About Koko Kondo’s Story
Koko is a hibakusha, a Japanese term designated for surviving victims of the atomic bombs which fell on Hiroshima and Nagasaki. She was just eight months old when the bomb was dropped on her hometown of Hiroshima. Her father, Kiyoshi Tanimoto, a Methodist minister, worked with journalist John Hersey and greatly informed the paradigm-changing book Hiroshima. Hersey famously, as Koko tells it, misgendered her in his retelling of events of August 1945. During our reception, Koko was quick to turn to page 41 of Hiroshima to check to see which edition we had displayed at Carnegie Council. Later editions of the cornerstone book have since been corrected to read “a young girl survived.”
At age 10, Koko and her family traveled to the United States and appeared on the NBC television show This is Your Life.
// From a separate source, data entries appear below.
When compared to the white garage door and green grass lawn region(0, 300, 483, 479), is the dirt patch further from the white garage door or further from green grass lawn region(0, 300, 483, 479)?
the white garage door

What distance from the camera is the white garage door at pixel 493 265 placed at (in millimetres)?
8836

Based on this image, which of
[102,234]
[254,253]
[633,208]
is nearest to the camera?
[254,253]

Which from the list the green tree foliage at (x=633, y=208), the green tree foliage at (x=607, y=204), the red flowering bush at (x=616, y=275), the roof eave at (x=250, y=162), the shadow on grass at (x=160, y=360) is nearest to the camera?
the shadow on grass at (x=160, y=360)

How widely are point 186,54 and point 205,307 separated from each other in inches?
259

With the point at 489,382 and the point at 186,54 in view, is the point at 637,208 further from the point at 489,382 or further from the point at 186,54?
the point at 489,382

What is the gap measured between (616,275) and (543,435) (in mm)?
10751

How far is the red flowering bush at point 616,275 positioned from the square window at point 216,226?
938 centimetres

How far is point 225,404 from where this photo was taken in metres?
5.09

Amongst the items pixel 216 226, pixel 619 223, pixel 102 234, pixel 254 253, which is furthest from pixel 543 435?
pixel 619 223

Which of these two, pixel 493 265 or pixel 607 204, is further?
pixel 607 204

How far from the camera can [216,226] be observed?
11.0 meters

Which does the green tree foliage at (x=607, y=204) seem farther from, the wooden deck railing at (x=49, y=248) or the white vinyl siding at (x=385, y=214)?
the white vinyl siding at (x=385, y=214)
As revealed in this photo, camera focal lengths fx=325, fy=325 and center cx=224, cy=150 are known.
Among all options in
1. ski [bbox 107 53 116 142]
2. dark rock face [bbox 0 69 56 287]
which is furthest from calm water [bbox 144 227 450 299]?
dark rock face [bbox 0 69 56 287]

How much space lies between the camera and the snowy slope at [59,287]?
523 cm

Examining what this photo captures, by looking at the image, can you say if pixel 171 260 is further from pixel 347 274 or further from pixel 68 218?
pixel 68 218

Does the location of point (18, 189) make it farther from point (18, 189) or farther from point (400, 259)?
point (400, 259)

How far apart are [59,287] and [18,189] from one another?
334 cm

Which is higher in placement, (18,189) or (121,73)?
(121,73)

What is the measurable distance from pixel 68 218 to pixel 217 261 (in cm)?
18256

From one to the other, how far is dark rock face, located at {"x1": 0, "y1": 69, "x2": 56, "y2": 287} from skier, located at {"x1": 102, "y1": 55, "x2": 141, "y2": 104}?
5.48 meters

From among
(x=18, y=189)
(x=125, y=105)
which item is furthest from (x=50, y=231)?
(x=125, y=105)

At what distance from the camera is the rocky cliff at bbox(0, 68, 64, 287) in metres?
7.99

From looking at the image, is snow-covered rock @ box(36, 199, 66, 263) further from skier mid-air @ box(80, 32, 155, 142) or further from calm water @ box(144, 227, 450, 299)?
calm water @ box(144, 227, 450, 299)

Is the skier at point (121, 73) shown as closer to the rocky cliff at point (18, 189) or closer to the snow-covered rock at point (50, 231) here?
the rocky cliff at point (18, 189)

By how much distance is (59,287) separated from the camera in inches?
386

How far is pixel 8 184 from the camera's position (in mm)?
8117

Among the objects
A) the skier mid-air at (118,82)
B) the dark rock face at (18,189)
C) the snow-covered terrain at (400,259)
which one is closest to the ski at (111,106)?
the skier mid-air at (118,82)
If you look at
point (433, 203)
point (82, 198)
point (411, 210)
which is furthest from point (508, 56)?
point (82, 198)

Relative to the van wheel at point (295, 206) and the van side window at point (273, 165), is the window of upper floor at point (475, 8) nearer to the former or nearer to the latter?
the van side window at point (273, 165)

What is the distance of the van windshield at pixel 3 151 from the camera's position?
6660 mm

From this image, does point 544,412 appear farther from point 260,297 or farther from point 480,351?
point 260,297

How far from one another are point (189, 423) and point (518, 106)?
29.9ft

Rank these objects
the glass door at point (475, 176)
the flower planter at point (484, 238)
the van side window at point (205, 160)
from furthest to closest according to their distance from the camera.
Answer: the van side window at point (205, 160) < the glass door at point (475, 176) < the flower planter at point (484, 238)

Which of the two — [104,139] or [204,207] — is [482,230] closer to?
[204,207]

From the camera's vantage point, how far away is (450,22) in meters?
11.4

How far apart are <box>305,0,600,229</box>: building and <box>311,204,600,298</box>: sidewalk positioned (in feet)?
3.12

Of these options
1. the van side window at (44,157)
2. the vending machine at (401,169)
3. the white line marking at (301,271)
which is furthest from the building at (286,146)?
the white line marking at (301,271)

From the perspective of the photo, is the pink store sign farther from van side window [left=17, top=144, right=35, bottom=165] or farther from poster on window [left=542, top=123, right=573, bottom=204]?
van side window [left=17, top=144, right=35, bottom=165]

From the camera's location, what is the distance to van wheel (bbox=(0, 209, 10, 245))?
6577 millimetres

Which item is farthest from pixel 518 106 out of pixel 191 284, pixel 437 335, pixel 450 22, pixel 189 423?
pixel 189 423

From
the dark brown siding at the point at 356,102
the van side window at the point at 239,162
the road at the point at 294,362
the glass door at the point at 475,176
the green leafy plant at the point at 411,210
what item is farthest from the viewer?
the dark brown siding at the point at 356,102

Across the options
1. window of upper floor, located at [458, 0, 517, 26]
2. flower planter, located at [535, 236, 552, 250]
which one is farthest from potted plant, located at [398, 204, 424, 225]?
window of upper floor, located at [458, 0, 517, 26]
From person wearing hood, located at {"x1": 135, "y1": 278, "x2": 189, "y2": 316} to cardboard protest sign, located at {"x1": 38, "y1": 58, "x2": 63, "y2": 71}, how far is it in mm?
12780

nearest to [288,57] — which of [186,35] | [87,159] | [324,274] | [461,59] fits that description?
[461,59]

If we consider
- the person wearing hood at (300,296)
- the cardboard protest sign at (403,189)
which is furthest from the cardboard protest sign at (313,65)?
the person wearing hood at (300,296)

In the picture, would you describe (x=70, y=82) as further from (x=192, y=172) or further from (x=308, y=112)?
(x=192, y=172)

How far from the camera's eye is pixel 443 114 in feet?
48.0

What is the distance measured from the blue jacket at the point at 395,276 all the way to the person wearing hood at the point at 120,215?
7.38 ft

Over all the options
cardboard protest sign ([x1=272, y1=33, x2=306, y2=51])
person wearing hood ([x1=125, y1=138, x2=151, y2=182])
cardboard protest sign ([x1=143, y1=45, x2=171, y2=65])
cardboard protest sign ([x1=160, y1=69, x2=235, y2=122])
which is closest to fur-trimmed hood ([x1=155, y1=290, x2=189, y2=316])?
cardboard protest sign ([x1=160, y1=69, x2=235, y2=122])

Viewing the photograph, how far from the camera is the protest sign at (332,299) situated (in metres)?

During the filming, Robert A. Lewis, the co-pilot of the Enola Gay plane that dropped the atomic bomb on Hiroshima, was also interviewed.
As Koko tells it, as a little girl she thought that upon meeting the pilot she would want to give him “a punch or a kick or a bite.” Instead, she was struck by Lewis’ pain and regret. Seeing Lewis’ emotions during the show, she thought, “monsters don’t have tears.” Though she could not speak to him in English, Koko was able to hold his hand and, in that moment, forgave him. “That’s the moment I learned I should not hate the enemy. I should hate the war itself,” she said. “That’s how I changed.”
About Moral Courage
Notwithstanding the profound encounter with Robert A. Lewis, Koko’s journey from atomic bomb survivor to international peace advocate proved gradual. She spent her early adult life studying in the United States, at American University, and not openly discussing her past. As Koko describes, it was not until she was in her 40s and her father was retiring that she took up the mantle of advocacy and peace.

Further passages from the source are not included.